::: DATA ENTRIES :::
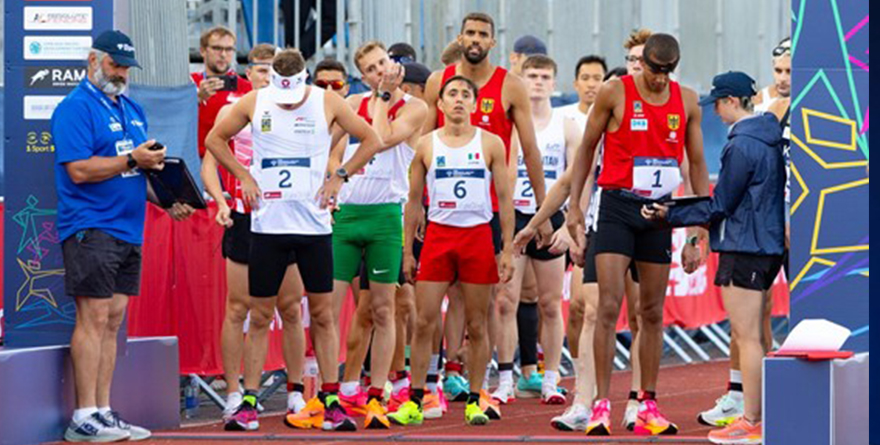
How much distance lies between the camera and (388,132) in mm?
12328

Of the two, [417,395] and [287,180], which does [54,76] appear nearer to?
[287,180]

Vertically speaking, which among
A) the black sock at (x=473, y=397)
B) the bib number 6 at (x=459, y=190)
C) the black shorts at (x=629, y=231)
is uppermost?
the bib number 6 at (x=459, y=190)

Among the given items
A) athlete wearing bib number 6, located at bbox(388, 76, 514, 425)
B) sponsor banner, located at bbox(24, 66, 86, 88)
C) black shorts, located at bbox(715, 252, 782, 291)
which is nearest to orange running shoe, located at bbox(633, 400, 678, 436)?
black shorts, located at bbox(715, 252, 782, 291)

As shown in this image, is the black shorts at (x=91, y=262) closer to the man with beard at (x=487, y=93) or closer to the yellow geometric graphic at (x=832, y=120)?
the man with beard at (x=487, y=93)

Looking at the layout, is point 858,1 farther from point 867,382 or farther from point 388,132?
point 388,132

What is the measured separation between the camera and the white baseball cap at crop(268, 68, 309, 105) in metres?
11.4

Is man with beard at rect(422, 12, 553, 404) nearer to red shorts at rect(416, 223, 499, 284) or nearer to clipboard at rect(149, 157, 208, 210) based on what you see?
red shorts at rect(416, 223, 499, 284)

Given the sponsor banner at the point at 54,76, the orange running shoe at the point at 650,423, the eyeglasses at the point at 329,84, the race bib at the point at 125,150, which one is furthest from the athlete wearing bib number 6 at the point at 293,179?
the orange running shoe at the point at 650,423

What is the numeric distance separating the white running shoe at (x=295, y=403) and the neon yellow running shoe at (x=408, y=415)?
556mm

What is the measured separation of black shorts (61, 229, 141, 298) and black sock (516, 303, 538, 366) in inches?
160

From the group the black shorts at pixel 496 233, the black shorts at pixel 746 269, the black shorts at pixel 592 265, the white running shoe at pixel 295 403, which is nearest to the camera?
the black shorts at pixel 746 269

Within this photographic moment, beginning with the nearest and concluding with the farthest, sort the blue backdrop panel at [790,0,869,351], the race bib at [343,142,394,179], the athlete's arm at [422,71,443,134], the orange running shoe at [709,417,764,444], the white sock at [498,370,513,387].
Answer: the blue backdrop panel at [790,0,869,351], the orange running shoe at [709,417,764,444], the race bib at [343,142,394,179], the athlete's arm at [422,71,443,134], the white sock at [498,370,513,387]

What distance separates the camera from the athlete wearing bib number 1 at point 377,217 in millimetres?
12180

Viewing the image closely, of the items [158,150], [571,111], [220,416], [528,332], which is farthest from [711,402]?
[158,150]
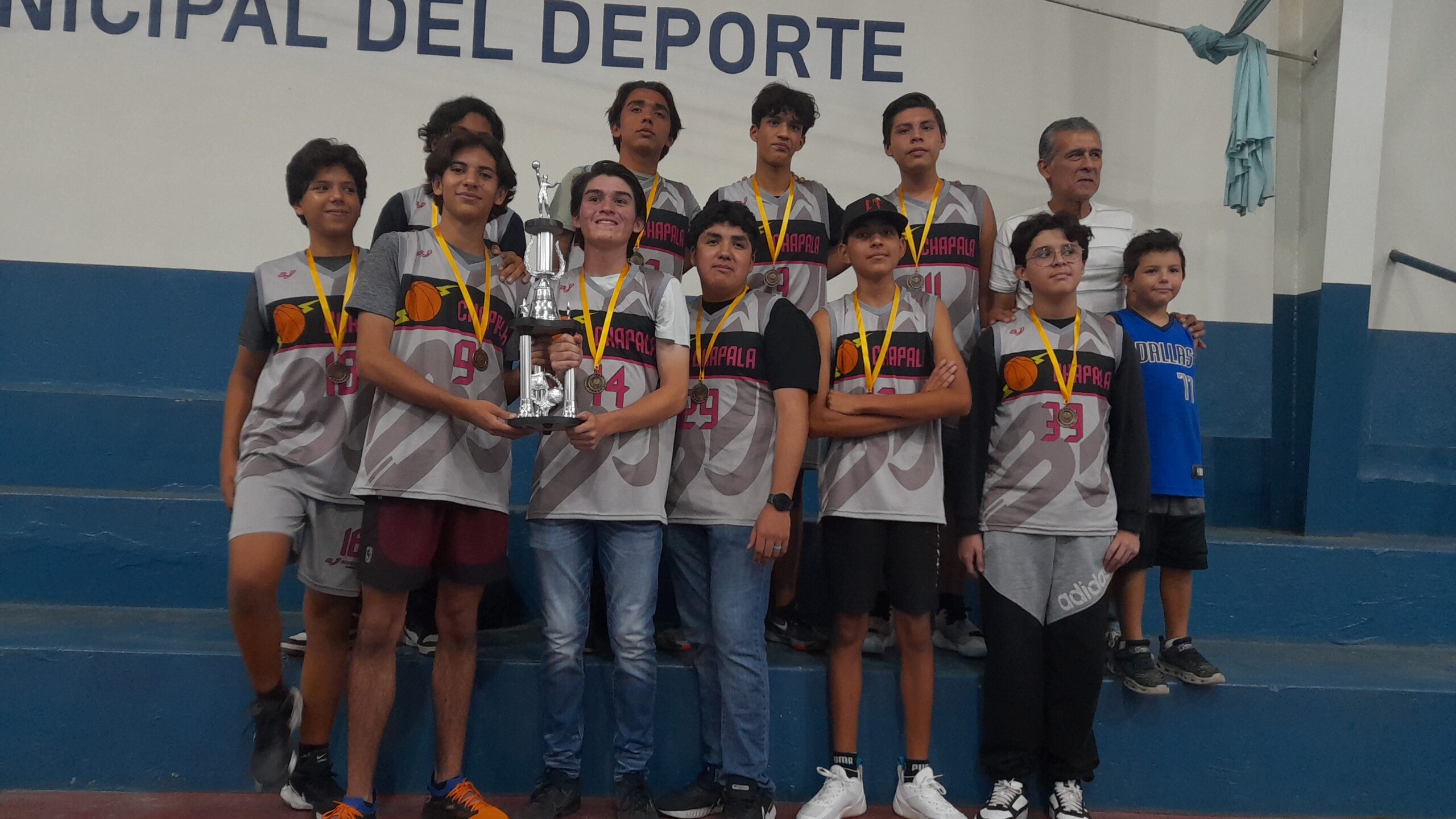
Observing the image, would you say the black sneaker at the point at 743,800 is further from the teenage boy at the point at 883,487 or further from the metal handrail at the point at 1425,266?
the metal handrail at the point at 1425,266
:::
## WHAT THIS TASK INVOLVES
Output the records above exactly; leave out the pictures.

## TASK RESULT
How much distance lies between the camera and (388,132) in mm?
12328

Of the two, [417,395] and [287,180], which does [54,76] appear nearer to?
[287,180]

Vertically speaking, which among
A) the black sock at (x=473, y=397)
B) the bib number 6 at (x=459, y=190)
C) the black shorts at (x=629, y=231)
is uppermost?
the bib number 6 at (x=459, y=190)

Among the given items
A) athlete wearing bib number 6, located at bbox(388, 76, 514, 425)
B) sponsor banner, located at bbox(24, 66, 86, 88)
C) black shorts, located at bbox(715, 252, 782, 291)
which is nearest to orange running shoe, located at bbox(633, 400, 678, 436)?
black shorts, located at bbox(715, 252, 782, 291)

As shown in this image, is the black shorts at (x=91, y=262) closer to the man with beard at (x=487, y=93) or closer to the yellow geometric graphic at (x=832, y=120)?
the man with beard at (x=487, y=93)

Looking at the layout, is point 858,1 farther from point 867,382 or farther from point 388,132?
point 388,132

What is the measured separation between the camera and the white baseball cap at crop(268, 68, 309, 105) in metres?
11.4

Is man with beard at rect(422, 12, 553, 404) nearer to red shorts at rect(416, 223, 499, 284) or nearer to clipboard at rect(149, 157, 208, 210) based on what you see?
red shorts at rect(416, 223, 499, 284)

Given the sponsor banner at the point at 54,76, the orange running shoe at the point at 650,423, the eyeglasses at the point at 329,84, the race bib at the point at 125,150, which one is furthest from the athlete wearing bib number 6 at the point at 293,179?
the orange running shoe at the point at 650,423

What is the numeric distance separating the white running shoe at (x=295, y=403) and the neon yellow running shoe at (x=408, y=415)?
556mm

What is the measured separation of black shorts (61, 229, 141, 298) and black sock (516, 303, 538, 366) in inches?
160

From the group the black shorts at pixel 496 233, the black shorts at pixel 746 269, the black shorts at pixel 592 265, the white running shoe at pixel 295 403, which is nearest to the camera?
the black shorts at pixel 746 269

Within this photographic moment, beginning with the nearest and concluding with the farthest, sort the blue backdrop panel at [790,0,869,351], the race bib at [343,142,394,179], the athlete's arm at [422,71,443,134], the orange running shoe at [709,417,764,444], the white sock at [498,370,513,387].
Answer: the blue backdrop panel at [790,0,869,351], the orange running shoe at [709,417,764,444], the race bib at [343,142,394,179], the athlete's arm at [422,71,443,134], the white sock at [498,370,513,387]

What distance separates the camera from the athlete wearing bib number 1 at point 377,217 in millimetres?
12180

Viewing the image closely, of the items [158,150], [571,111], [220,416], [528,332], which is farthest from [711,402]?
[158,150]
Observing the image, would you say the black sneaker at the point at 743,800 is further from the teenage boy at the point at 883,487 or further from the metal handrail at the point at 1425,266?
the metal handrail at the point at 1425,266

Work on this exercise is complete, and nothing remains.